Consider the Wicked Witch of the West. She kidnaps Dorothy, she sets the scarecrow on fire, and she threatens to drown Toto. And those monkeys of hers are seriously scary. And she lives in a monstrous scary castle with enslaved guards. When I was a kid she and her flying monkeys terrified me. At first glance, the Wicked Witch of the West comes across as some personification of evil. She is willing to go to extreme ends to get the ruby slippers. She appears one dimensional.
But the Wicked Witch of the West is not one dimensional. Dorothy dropped a house on her sister and then Glinda the Instigator magicked the ruby slippers onto Dorothy's feet. Those slippers and whatever powers they hold are not Glinda's property. Or Dorothy's. Further, from the Wicked Witch of the West's perspective no court in the land of Oz is going to give the Wicked Witch of the West justice in the instance of Dorothy killing her sister. The Wicked Witch of the West has plenty of motivation to try to pursue Dorothy and get her sister's shoes. Gregory Maguire in his book titled "Wicked" turned the story of the Wicked Witch of the West around and considered her in a sympathetic light. The designation of villain may be more a matter of perspective.
Voldemort is another big time bad guy. He kills Harry Potter's parents and terrorizes the world of the Harry Potter books. He would have killed Harry but Harry was protected by his mother. Obviously a guy who attacks babies is pure evil. He appears at first as the one dimensional He Who Must Not Be Named.

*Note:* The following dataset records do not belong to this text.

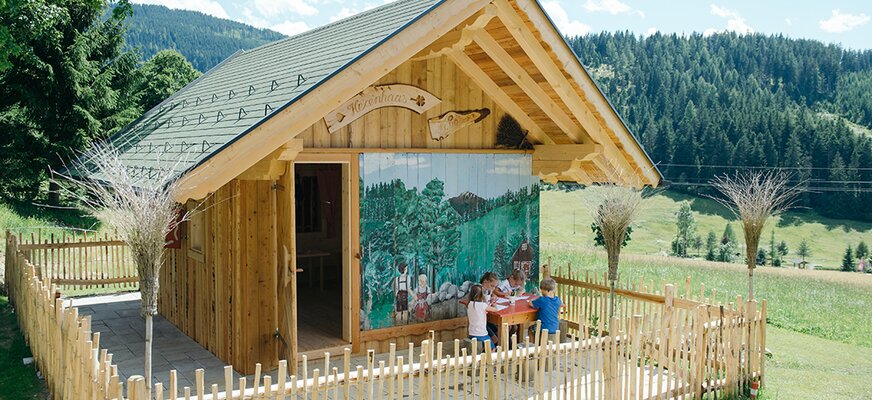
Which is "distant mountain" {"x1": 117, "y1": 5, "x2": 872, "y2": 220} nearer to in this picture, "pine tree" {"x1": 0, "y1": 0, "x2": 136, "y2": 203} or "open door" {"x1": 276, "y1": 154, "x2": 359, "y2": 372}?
"pine tree" {"x1": 0, "y1": 0, "x2": 136, "y2": 203}

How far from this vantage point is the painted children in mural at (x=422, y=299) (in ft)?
34.7

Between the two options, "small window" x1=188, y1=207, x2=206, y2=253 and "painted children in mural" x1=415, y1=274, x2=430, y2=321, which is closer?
"small window" x1=188, y1=207, x2=206, y2=253

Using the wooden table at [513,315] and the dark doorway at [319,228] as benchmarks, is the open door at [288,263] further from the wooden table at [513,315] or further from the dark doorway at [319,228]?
the dark doorway at [319,228]

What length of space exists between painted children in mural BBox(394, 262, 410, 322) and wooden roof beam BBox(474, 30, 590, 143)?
3.15 meters

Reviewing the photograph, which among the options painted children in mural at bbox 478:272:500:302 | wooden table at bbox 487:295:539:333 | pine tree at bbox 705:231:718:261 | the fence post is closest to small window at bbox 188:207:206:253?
painted children in mural at bbox 478:272:500:302

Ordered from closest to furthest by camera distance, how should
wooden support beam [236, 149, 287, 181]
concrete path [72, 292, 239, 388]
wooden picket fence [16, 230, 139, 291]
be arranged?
wooden support beam [236, 149, 287, 181]
concrete path [72, 292, 239, 388]
wooden picket fence [16, 230, 139, 291]

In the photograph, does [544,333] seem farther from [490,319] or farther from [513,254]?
[513,254]

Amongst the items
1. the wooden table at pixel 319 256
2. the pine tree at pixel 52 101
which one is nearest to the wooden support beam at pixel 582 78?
the wooden table at pixel 319 256

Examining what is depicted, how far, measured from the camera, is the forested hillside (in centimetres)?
10338

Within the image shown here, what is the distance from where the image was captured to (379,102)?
9.91 m

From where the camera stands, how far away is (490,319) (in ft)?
32.1

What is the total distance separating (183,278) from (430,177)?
14.2ft

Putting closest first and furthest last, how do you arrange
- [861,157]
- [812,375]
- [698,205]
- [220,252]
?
[220,252] → [812,375] → [861,157] → [698,205]

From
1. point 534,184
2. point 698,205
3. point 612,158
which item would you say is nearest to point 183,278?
point 534,184
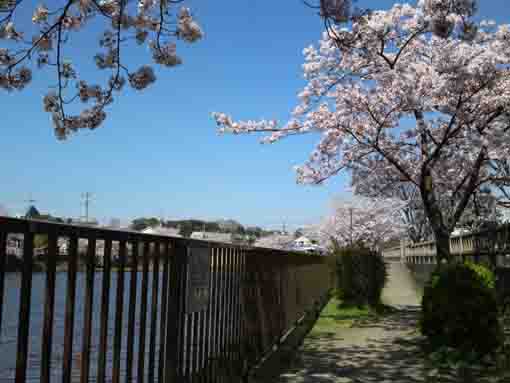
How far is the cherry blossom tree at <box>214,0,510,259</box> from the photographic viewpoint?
400 inches

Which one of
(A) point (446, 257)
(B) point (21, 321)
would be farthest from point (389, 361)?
(B) point (21, 321)

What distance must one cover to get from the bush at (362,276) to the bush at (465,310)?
651 centimetres

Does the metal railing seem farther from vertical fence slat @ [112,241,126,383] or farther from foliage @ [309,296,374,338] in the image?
foliage @ [309,296,374,338]

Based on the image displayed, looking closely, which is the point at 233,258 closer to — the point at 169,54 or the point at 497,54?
the point at 169,54

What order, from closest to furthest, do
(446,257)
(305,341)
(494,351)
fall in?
(494,351) → (305,341) → (446,257)

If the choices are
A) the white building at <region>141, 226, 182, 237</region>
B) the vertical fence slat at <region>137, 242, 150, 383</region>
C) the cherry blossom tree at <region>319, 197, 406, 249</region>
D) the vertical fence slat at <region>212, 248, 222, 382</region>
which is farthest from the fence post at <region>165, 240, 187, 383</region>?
the cherry blossom tree at <region>319, 197, 406, 249</region>

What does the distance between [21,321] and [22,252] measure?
0.87 ft

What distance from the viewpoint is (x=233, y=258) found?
521 cm

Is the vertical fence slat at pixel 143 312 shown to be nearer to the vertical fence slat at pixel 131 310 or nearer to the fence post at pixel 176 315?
the vertical fence slat at pixel 131 310

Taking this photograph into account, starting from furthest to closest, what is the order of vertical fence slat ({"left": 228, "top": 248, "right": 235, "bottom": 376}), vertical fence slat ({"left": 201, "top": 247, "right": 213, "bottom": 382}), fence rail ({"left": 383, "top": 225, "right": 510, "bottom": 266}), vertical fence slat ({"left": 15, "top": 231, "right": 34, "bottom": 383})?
fence rail ({"left": 383, "top": 225, "right": 510, "bottom": 266}) → vertical fence slat ({"left": 228, "top": 248, "right": 235, "bottom": 376}) → vertical fence slat ({"left": 201, "top": 247, "right": 213, "bottom": 382}) → vertical fence slat ({"left": 15, "top": 231, "right": 34, "bottom": 383})

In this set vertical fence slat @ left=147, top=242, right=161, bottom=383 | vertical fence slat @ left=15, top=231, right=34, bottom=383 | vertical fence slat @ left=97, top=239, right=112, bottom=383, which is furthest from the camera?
vertical fence slat @ left=147, top=242, right=161, bottom=383

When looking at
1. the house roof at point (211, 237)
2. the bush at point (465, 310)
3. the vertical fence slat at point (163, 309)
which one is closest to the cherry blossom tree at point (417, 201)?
the house roof at point (211, 237)

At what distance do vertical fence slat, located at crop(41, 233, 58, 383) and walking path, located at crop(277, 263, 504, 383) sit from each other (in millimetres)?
4362

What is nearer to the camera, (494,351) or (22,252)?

But consider that Voldemort's humanity is taken away at every turn initially. His name is not to be spoken. He has no body. As the Harry Potter series unfolds Voldemort becomes more human both in the flesh and in terms of what is revealed about him. His campaign to control the wizarding world and the muggle world grows as his humanity grows. He becomes scarier as the reader learns of his childhood and background. He was a child wronged who had great talent, intelligence and power and he grew into an adult who wanted to control the world. Voldemort does what he does not because he is simply evil. He is pursuing his course of action from deep conviction and desire. And hurt.
One person's villain can also be another person's hero. Vengeance and hurt are only two possible motivations for a character to be a "villain". What if the "villain" is a disenfranchised group who has been excluded from resources like food? What if the villain fights the hero of the story to claim a stake out of need? Yes, the hero is being attacked, but perhaps it is out of desperation or necessity. How many times in history did not only the spoils go to the winner but the ability to claim virtue and designate oneself as the culture hero group? The Romans did this. They considered all other groups to be "barbarians'. The Romans were the heroes of their own history.
The best villains have a certain degree of ambiguity about them. If seen in the right light, there is something to sympathize with about them or what they are doing. This makes them more of a threat and more believable.